From gorillas to gibbons, about 60 percent of primates, the closest biological relatives to human beings, are threatened by extinction due largely to human activities, a study has found.
“This truly is the eleventh hour for many of these creatures,” said University of Illinois anthropology professor Paul Garber, who co-wrote the study published Wednesday in the journal Science Advances. Researchers reported that about 60 percent of primate species are threatened with extinction, while around 75 percent of species have declining populations.

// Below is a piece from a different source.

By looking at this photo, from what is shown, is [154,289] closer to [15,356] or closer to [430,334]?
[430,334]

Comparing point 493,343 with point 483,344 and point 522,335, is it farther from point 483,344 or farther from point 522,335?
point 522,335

Only a few thousand individuals remain in several species of lemurs, monkeys and apes, the report said.
Among these are the ring-tailed lemur, Udzunga red colobus monkey, Yunnan snub-nosed monkey and Grauer’s gorilla. Fewer than 30 Hainan gibbons, which live in China, remain alive, the report said.
Hunting, the illegal pet trade and loss of habitat to humans who continue to cut trees, build roads, mine and cultivate the land in primate habitats have contributed to the decreased numbers. “These primates cling to life in the forests of countries such as China, Madagascar, Indonesia, Tanzania and the Democratic Republic of Congo,” Garber said.
Just four countries are home to two thirds of all primate species: Brazil, DR Congo, Indonesia and Madagascar. “Sadly, in the next 25 years, many of these primate species will disappear unless we make conservation a global priority,” Garber said.
One solution, the researchers said, is easing human population growth, thereby keeping people from encroaching on primate territory.